→ **Instructions to follow**
In the entries below, how many lines contain the word "mRNA"? State the number and nothing more.

→ **Records for this exercise**
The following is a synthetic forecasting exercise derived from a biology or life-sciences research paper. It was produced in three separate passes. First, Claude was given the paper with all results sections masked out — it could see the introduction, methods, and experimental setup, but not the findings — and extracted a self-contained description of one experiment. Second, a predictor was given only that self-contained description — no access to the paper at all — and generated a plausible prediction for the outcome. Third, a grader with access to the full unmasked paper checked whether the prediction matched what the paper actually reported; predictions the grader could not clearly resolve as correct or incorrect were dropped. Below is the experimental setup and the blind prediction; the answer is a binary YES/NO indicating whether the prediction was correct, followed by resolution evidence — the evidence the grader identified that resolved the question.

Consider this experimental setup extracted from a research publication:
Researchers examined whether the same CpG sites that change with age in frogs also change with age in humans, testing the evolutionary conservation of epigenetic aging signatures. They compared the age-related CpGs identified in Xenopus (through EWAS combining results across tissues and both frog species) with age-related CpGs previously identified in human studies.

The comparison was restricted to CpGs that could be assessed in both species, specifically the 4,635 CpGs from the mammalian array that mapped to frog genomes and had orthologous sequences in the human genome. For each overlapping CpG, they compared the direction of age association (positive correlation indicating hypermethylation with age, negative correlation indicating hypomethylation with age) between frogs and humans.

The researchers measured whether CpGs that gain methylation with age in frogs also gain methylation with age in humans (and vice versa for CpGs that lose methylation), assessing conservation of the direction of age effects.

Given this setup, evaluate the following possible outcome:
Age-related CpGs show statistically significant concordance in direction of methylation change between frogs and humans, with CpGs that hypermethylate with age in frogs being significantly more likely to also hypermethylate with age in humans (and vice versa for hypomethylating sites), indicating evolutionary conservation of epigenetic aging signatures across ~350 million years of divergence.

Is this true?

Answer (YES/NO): YES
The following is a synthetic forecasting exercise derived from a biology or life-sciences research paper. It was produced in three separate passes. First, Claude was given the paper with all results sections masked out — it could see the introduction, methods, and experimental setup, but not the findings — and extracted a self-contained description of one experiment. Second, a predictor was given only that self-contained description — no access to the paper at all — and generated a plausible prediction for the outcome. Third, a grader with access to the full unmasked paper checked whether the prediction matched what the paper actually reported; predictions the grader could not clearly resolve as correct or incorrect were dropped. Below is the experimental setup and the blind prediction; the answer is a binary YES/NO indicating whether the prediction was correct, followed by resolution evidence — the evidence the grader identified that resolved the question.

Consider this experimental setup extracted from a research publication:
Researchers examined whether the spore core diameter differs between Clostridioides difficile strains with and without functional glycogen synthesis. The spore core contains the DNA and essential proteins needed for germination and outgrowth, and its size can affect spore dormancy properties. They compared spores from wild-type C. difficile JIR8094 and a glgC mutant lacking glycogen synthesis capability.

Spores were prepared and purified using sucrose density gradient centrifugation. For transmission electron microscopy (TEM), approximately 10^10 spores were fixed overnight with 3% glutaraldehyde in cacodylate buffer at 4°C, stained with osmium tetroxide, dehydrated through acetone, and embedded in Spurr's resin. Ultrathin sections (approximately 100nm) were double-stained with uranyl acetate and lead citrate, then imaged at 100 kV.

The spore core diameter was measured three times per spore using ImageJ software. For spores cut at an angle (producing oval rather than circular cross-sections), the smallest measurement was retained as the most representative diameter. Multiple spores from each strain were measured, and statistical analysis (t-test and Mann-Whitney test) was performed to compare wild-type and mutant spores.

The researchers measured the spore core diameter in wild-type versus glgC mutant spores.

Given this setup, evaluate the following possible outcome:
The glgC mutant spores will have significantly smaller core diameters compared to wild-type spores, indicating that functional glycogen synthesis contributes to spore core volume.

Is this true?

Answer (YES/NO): YES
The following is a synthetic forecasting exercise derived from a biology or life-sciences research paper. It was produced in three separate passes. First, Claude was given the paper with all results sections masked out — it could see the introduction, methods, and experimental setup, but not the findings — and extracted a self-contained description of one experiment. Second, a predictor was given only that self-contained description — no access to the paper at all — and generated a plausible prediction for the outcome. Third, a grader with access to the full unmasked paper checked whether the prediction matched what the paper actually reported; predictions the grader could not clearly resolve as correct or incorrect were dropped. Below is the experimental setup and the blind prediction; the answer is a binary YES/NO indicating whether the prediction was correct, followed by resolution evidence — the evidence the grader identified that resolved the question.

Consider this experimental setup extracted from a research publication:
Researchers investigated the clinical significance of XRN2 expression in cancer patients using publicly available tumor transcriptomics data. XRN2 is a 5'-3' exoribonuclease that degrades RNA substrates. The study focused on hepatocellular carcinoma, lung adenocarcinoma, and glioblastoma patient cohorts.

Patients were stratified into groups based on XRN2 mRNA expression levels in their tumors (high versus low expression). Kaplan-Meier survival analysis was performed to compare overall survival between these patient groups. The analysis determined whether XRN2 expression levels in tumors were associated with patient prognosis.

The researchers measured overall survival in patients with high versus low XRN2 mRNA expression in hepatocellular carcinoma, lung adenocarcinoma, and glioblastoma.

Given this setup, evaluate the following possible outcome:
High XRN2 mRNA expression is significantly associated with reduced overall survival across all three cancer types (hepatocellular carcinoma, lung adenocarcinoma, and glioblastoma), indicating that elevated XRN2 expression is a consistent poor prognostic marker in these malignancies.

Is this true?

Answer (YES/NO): NO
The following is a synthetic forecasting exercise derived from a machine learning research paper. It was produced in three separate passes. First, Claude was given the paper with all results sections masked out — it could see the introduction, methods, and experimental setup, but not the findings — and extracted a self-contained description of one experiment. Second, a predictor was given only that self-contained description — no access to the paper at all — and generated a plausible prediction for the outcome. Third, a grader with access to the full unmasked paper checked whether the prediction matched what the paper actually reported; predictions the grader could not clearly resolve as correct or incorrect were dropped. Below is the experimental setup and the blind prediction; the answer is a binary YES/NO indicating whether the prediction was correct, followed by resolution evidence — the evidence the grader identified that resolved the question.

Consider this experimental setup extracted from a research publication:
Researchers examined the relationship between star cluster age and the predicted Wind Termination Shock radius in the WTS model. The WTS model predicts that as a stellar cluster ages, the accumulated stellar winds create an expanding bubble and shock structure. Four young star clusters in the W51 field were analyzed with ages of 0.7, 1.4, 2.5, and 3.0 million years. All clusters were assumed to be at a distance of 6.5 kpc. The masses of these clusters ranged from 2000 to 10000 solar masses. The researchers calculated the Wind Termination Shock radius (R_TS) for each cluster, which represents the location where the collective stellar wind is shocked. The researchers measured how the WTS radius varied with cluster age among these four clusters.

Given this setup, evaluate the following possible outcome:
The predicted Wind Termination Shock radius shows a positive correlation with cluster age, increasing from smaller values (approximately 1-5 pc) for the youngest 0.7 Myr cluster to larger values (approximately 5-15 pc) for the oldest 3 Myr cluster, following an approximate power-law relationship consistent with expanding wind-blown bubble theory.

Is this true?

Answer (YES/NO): NO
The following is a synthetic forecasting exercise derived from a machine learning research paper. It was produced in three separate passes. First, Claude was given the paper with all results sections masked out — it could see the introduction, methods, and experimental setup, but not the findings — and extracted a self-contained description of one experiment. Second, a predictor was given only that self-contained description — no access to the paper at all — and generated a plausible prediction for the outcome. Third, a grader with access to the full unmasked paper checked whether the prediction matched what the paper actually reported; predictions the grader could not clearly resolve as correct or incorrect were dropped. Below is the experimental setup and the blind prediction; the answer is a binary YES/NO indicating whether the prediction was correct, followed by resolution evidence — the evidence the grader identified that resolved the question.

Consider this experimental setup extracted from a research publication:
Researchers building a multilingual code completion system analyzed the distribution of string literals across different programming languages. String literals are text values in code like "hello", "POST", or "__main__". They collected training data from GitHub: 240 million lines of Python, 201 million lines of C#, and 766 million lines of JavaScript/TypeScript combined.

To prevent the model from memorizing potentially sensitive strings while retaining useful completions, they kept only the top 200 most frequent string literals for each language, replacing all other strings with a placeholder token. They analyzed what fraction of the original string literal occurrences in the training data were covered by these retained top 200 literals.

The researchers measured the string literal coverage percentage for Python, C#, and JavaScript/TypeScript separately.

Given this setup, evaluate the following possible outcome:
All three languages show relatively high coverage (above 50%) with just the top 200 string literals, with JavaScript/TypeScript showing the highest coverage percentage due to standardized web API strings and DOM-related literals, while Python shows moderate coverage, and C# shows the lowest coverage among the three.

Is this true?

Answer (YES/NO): NO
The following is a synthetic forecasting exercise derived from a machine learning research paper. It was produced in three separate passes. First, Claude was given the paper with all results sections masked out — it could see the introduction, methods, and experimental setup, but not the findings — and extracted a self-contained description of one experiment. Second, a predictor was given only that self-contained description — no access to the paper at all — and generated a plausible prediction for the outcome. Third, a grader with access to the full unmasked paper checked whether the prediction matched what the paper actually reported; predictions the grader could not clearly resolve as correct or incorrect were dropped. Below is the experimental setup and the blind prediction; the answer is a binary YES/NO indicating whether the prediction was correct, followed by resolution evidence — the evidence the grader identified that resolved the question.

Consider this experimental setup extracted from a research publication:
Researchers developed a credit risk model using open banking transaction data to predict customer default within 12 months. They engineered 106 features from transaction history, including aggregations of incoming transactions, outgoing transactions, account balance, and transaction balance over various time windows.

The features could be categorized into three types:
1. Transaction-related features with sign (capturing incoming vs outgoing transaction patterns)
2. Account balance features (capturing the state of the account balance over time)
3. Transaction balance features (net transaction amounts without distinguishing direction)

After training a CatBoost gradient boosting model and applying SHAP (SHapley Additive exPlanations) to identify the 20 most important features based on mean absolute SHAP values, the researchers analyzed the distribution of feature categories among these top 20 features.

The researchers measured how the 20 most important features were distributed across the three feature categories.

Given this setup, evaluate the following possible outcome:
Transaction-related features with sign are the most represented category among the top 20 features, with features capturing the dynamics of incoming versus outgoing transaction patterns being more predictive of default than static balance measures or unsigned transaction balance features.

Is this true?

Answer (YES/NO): YES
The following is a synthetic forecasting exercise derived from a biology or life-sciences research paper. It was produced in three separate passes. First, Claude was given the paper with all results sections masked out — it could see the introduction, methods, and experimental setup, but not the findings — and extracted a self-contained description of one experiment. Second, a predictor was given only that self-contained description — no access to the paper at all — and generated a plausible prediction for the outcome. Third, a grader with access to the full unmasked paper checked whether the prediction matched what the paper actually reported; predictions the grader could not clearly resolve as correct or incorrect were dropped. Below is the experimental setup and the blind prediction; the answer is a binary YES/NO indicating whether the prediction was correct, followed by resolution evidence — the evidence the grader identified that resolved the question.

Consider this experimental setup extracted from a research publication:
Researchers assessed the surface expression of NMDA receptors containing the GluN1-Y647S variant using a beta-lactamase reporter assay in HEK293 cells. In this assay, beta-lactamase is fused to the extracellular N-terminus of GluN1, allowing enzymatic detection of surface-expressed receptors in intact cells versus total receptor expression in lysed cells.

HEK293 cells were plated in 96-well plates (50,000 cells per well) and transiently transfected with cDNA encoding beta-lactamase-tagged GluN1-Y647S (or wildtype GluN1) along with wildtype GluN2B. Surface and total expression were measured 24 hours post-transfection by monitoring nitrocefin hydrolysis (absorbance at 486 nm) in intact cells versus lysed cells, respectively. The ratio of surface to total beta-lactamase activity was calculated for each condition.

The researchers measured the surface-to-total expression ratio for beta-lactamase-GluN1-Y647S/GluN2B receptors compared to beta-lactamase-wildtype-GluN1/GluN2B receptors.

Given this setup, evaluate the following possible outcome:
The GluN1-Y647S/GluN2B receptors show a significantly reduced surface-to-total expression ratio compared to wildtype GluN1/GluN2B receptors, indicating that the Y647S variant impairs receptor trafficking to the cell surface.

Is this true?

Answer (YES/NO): YES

→ **Completed task**
3